═══ The data

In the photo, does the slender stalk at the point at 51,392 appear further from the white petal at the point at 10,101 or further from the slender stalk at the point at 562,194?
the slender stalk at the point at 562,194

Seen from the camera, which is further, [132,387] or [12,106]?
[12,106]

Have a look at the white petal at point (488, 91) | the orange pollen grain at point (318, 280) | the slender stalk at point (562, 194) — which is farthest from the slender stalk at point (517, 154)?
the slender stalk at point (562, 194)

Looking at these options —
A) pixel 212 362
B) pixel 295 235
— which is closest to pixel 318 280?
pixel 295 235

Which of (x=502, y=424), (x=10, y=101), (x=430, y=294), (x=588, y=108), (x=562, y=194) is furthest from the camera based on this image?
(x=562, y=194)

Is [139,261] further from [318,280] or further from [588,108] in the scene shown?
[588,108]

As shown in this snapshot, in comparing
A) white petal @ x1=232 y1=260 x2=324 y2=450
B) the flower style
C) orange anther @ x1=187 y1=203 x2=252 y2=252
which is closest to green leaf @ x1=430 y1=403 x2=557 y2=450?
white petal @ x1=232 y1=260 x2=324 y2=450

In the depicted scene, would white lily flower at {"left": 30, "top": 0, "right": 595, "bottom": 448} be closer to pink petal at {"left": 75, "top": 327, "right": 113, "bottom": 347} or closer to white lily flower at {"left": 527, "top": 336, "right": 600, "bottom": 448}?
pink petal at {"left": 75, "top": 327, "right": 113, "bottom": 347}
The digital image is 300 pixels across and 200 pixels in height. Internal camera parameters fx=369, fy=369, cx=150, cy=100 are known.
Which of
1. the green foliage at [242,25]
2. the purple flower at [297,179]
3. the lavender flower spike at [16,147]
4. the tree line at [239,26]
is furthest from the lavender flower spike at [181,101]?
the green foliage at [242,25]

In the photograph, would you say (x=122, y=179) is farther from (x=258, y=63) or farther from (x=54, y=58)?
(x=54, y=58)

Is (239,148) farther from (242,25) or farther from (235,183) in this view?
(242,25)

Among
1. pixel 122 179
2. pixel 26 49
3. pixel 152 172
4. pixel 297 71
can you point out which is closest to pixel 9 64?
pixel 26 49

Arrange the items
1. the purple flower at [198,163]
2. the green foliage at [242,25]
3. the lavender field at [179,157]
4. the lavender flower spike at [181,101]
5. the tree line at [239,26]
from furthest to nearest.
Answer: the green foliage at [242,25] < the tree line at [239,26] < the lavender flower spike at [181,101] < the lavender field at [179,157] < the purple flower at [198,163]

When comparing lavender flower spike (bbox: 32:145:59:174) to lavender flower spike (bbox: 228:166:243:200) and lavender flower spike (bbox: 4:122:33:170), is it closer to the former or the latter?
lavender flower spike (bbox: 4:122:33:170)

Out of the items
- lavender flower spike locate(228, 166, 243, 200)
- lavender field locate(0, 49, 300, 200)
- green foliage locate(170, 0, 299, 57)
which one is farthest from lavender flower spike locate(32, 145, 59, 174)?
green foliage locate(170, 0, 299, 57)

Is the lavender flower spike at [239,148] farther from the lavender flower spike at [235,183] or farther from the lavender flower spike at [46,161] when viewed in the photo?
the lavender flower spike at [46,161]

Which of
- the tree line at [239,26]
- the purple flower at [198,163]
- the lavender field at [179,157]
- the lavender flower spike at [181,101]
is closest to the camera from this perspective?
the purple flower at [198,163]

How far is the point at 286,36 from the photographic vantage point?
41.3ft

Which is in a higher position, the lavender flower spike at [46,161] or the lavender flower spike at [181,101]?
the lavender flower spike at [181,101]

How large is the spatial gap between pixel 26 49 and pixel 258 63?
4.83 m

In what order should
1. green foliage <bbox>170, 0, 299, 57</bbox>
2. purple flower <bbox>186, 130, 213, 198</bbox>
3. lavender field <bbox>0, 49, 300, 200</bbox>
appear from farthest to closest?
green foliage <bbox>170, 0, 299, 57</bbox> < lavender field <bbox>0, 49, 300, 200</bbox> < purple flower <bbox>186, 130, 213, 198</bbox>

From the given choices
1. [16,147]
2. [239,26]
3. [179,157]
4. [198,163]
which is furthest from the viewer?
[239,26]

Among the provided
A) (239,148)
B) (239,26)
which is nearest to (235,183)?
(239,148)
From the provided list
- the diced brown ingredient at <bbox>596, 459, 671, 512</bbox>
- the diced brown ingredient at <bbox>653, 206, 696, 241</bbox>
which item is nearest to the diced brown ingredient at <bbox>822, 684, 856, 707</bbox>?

══════

Write out the rows from the line containing "In what order should" through the last line of the rows, inclusive, keeping every line the same.

In what order should
1. green foliage <bbox>170, 0, 299, 57</bbox>
2. purple flower <bbox>186, 130, 213, 198</bbox>
3. lavender field <bbox>0, 49, 300, 200</bbox>
appear from farthest to closest?
green foliage <bbox>170, 0, 299, 57</bbox> < lavender field <bbox>0, 49, 300, 200</bbox> < purple flower <bbox>186, 130, 213, 198</bbox>

From the given choices
1. [16,147]
2. [239,26]
3. [179,157]
4. [198,163]
which is furthest from the viewer?
[239,26]

Among the provided
A) (239,148)
B) (239,26)
which is nearest to (235,183)?
(239,148)
From the provided list
- the diced brown ingredient at <bbox>596, 459, 671, 512</bbox>
- the diced brown ingredient at <bbox>653, 206, 696, 241</bbox>
which item is nearest to the diced brown ingredient at <bbox>822, 684, 856, 707</bbox>?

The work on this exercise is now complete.